Guided tours of the villa will be offered at 11 a.m., 1 p.m. and 3 p.m. Thursday through Sunday, and will be strictly limited to a maximum of 10 people. Visitors are encouraged to purchase tickets in advance to ensure their spot on the tour.
Guests can also book one of the two private tours offered at 11:30 a.m. and 2:30 p.m. each day. Admission fees for private tours are $25 for adults (ages 18+), $14 youth (ages 6-17) and free for children under age 6. Private tours must be reserved 24 hours in advance through the museum shop.
Admission to Poplar Forest includes a guided house tour and a self-guided exploration of exhibits in the lower level of the house, the wing of offices, the ornamental grounds and the slave quarter site. Enslaved community tours, which provide additional insight into the world and life of the enslaved residents, are offered at no extra cost when a docent is available.
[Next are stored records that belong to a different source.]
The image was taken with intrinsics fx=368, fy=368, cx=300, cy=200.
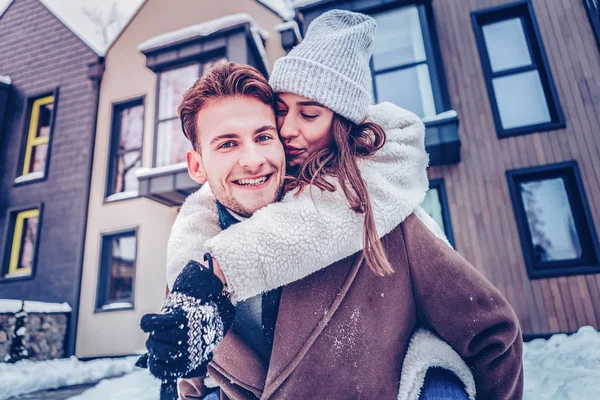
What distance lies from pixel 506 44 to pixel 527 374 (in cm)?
587

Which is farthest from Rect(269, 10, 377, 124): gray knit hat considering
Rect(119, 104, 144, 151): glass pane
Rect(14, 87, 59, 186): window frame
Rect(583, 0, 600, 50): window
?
Rect(14, 87, 59, 186): window frame

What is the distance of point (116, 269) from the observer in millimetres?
8133

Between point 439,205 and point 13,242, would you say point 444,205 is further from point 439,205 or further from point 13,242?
point 13,242

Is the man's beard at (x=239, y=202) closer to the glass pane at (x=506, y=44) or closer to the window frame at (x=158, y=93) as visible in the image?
the window frame at (x=158, y=93)

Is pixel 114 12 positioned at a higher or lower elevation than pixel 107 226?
higher

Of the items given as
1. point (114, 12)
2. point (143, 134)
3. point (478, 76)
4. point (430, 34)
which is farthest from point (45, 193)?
point (478, 76)

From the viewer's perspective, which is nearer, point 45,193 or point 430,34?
point 430,34

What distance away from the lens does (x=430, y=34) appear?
22.6 ft

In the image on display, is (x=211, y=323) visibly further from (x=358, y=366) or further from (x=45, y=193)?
(x=45, y=193)

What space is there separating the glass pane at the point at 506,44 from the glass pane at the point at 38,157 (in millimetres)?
10610

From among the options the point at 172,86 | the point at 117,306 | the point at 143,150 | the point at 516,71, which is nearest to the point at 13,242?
the point at 117,306

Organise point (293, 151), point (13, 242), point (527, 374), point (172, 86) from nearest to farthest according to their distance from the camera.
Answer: point (293, 151), point (527, 374), point (172, 86), point (13, 242)

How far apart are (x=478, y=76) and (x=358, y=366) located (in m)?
6.96

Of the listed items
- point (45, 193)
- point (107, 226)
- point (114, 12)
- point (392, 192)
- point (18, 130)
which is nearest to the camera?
point (392, 192)
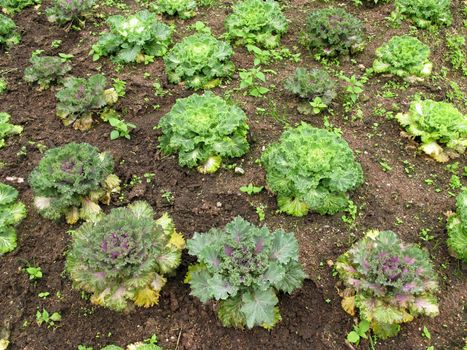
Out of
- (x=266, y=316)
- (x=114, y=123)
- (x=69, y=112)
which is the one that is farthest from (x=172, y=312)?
(x=69, y=112)

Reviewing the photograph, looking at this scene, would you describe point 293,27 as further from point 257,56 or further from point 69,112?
point 69,112

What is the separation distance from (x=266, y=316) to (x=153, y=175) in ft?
8.48

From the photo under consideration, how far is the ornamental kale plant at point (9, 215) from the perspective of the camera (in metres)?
5.04

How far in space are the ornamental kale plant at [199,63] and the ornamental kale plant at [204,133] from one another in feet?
3.11

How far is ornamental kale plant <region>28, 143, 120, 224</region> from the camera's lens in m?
4.99

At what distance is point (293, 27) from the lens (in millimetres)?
7977

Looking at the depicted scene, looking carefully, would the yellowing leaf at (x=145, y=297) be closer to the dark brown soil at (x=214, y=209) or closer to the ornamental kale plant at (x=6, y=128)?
the dark brown soil at (x=214, y=209)

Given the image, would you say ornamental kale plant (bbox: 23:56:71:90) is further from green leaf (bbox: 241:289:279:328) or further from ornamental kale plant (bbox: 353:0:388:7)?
ornamental kale plant (bbox: 353:0:388:7)

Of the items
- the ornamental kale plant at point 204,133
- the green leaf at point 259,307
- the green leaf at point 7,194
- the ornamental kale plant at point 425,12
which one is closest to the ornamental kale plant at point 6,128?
the green leaf at point 7,194

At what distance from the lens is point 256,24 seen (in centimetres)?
732

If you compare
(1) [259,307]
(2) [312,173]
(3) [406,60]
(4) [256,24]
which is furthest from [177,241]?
(3) [406,60]

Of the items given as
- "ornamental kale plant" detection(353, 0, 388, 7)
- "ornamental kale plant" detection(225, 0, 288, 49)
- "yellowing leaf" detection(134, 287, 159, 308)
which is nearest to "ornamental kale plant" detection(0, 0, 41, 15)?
"ornamental kale plant" detection(225, 0, 288, 49)

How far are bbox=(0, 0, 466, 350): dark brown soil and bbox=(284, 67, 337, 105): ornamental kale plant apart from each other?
296 mm

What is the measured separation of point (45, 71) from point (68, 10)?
1.65 m
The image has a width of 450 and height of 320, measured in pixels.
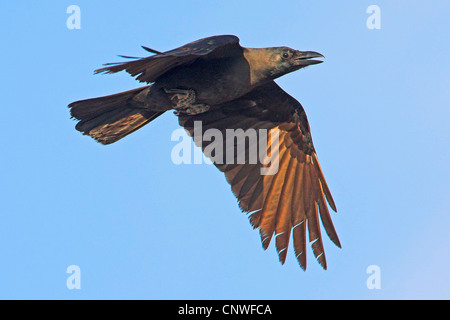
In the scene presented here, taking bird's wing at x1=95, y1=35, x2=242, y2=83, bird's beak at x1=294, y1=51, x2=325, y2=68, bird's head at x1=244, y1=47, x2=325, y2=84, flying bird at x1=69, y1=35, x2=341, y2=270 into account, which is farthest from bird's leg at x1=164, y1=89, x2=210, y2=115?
bird's beak at x1=294, y1=51, x2=325, y2=68

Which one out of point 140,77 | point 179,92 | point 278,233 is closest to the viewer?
point 140,77

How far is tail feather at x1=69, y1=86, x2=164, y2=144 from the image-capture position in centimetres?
939

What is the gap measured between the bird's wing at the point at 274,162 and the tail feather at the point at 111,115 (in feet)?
2.29

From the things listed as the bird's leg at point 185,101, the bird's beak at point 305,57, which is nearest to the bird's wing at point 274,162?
the bird's leg at point 185,101

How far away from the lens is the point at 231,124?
33.7ft

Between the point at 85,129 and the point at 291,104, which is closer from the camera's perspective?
the point at 85,129

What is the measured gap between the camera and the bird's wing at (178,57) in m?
8.07

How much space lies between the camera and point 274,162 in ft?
34.4

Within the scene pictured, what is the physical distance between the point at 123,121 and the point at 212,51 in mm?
1486

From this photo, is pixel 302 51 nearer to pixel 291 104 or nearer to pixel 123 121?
pixel 291 104

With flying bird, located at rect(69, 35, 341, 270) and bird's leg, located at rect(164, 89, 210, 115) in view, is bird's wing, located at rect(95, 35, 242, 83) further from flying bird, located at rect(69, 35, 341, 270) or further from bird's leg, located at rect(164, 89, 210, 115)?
bird's leg, located at rect(164, 89, 210, 115)
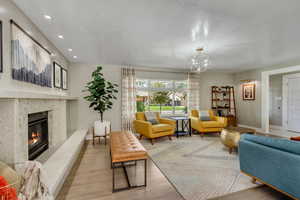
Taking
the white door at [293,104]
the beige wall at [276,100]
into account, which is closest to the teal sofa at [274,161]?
the white door at [293,104]

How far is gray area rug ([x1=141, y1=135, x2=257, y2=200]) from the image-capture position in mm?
1889

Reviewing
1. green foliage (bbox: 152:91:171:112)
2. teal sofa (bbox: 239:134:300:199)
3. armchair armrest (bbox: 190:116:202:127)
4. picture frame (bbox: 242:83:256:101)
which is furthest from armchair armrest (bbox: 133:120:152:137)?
picture frame (bbox: 242:83:256:101)

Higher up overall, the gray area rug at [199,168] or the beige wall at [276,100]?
the beige wall at [276,100]

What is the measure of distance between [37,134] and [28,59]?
1290 millimetres

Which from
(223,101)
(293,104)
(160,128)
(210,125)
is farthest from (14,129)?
(293,104)

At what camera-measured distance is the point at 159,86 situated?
17.8 feet

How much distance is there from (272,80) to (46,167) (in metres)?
7.94

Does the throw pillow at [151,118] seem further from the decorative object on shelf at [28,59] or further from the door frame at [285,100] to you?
the door frame at [285,100]

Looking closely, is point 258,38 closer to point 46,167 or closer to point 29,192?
point 29,192

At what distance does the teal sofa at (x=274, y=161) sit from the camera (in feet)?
4.88

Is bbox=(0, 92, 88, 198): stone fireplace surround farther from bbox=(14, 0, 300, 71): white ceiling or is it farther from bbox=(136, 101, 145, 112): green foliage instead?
bbox=(136, 101, 145, 112): green foliage

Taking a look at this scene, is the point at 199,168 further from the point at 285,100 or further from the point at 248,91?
the point at 285,100

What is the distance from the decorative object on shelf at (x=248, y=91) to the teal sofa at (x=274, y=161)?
435 centimetres

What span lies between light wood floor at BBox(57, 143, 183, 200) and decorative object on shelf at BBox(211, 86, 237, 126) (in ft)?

General admission fees are $18 for adults; $16 for seniors (ages 65+) and military (must show ID); $10 for college students (must show ID) and teens (ages 12-18); $6 for youth (ages 6-11); and free for children under age 6 and Poplar Forest members.
For more information or to purchase admission tickets for a guided tour of Thomas Jefferson’s Poplar Forest, contact the museum shop at 434-534-8120, or visit poplarforest.org.
About Poplar Forest
One of only two homes Thomas Jefferson designed for his personal use, the Poplar Forest retreat was the place where Jefferson “came to indulge in the life of the mind and renew his personal creativity.” Jefferson and his wife, Martha, inherited the Bedford County plantation known as Poplar Forest from her father in 1773. When his presidency ended in 1809, Jefferson visited the retreat three or four times a year, often staying for several months at a time during planting seasons.
Designated a National Historic Landmark by the Secretary of the Interior, and nearly lost to development, Thomas Jefferson’s Poplar Forest plantation in the foothills of the Blue Ridge Mountains was rescued in 1984 by a group of local citizens who sought to preserve it for the cultural and educational benefit of the public. Poplar Forest was opened to the public for the first time in 1986, in its “before restoration” state.
Today, the neoclassical architecture of the octagonal house has been returned to Mr. Jefferson’s design. The National Trust for Historic Preservation has recognized the meticulous research and restoration efforts with its highest award, and the plantation has been nominated as a UNESCO World Heritage Site. A visit to Poplar Forest offers a unique opportunity to observe a “live” archaeological dig and historic restoration in progress, as efforts to reveal and restore Thomas Jefferson’s vision for his personal retreat continue.